#### Given exercise
Put every line of the rows below into a JSON list of strings, with one string per line and no blank lines.

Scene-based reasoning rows
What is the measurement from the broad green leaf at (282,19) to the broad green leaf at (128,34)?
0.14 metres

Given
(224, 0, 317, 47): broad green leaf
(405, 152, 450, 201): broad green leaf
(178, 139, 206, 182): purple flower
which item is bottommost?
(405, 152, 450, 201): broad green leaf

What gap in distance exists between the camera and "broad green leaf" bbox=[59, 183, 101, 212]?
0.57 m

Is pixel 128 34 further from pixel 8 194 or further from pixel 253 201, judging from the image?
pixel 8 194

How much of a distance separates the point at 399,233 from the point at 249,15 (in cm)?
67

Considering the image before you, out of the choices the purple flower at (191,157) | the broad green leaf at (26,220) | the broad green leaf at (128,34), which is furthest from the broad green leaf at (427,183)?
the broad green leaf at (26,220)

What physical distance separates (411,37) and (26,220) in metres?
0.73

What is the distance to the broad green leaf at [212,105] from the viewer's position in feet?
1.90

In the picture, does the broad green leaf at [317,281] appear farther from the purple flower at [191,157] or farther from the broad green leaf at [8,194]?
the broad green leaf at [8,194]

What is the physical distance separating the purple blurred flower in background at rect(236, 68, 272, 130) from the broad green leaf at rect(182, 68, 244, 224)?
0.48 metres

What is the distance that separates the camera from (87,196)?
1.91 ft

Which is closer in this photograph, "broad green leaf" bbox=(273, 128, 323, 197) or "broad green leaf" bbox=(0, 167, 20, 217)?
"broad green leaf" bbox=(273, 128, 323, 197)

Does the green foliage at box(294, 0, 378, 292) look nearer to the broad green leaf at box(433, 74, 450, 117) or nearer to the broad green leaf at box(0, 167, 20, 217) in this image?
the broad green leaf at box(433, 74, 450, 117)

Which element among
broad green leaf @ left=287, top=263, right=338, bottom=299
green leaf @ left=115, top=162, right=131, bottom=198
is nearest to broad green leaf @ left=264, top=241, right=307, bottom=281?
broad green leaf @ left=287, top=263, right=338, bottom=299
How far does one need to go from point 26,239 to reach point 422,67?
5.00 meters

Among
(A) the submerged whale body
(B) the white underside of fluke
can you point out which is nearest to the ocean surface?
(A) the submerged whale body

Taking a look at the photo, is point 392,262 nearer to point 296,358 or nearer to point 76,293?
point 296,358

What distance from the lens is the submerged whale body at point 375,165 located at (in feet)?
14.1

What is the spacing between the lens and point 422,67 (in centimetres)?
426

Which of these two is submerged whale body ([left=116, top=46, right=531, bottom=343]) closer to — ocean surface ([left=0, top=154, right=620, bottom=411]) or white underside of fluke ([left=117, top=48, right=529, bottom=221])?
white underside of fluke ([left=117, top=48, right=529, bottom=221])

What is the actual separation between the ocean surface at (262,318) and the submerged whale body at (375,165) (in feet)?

#### Problem solution
[
  "What is the measurement from the broad green leaf at (282,19) to the broad green leaf at (128,34)?",
  "0.14 metres",
  "Given",
  "(224, 0, 317, 47): broad green leaf",
  "(405, 152, 450, 201): broad green leaf",
  "(178, 139, 206, 182): purple flower",
  "which item is bottommost?",
  "(405, 152, 450, 201): broad green leaf",
  "What gap in distance exists between the camera and \"broad green leaf\" bbox=[59, 183, 101, 212]?",
  "0.57 m",
  "Is pixel 128 34 further from pixel 8 194 or further from pixel 253 201, judging from the image?",
  "pixel 8 194",
  "How much of a distance separates the point at 399,233 from the point at 249,15 (in cm)?",
  "67",
  "Considering the image before you, out of the choices the purple flower at (191,157) | the broad green leaf at (26,220) | the broad green leaf at (128,34), which is furthest from the broad green leaf at (427,183)?",
  "the broad green leaf at (26,220)",
  "What physical distance separates (411,37) and (26,220) in metres?",
  "0.73",
  "What is the distance to the broad green leaf at [212,105] from the viewer's position in feet?",
  "1.90",
  "In the picture, does the broad green leaf at [317,281] appear farther from the purple flower at [191,157] or farther from the broad green leaf at [8,194]?",
  "the broad green leaf at [8,194]",
  "What is the physical distance separating the purple blurred flower in background at rect(236, 68, 272, 130) from the broad green leaf at rect(182, 68, 244, 224)?",
  "0.48 metres",
  "What is the distance that separates the camera from (87,196)?",
  "1.91 ft",
  "Which is closer in this photograph, \"broad green leaf\" bbox=(273, 128, 323, 197) or \"broad green leaf\" bbox=(0, 167, 20, 217)?",
  "\"broad green leaf\" bbox=(273, 128, 323, 197)",
  "Does the green foliage at box(294, 0, 378, 292) look nearer to the broad green leaf at box(433, 74, 450, 117) or nearer to the broad green leaf at box(0, 167, 20, 217) in this image?",
  "the broad green leaf at box(433, 74, 450, 117)",
  "Which element among",
  "broad green leaf @ left=287, top=263, right=338, bottom=299",
  "green leaf @ left=115, top=162, right=131, bottom=198",
  "is nearest to broad green leaf @ left=264, top=241, right=307, bottom=281?",
  "broad green leaf @ left=287, top=263, right=338, bottom=299",
  "How far does one need to go from point 26,239 to reach point 422,67?",
  "5.00 meters",
  "Among",
  "(A) the submerged whale body",
  "(B) the white underside of fluke",
  "can you point out which is nearest to the ocean surface?",
  "(A) the submerged whale body",
  "Taking a look at the photo, is point 392,262 nearer to point 296,358 or nearer to point 76,293?",
  "point 296,358",
  "What distance from the lens is the submerged whale body at point 375,165 located at (in feet)?",
  "14.1",
  "What is the spacing between the lens and point 422,67 (in centimetres)?",
  "426",
  "Which of these two is submerged whale body ([left=116, top=46, right=531, bottom=343]) closer to — ocean surface ([left=0, top=154, right=620, bottom=411]) or white underside of fluke ([left=117, top=48, right=529, bottom=221])?",
  "white underside of fluke ([left=117, top=48, right=529, bottom=221])",
  "What is the actual separation between the ocean surface at (262,318) and the submerged whale body at (375,165) (in feet)?"
]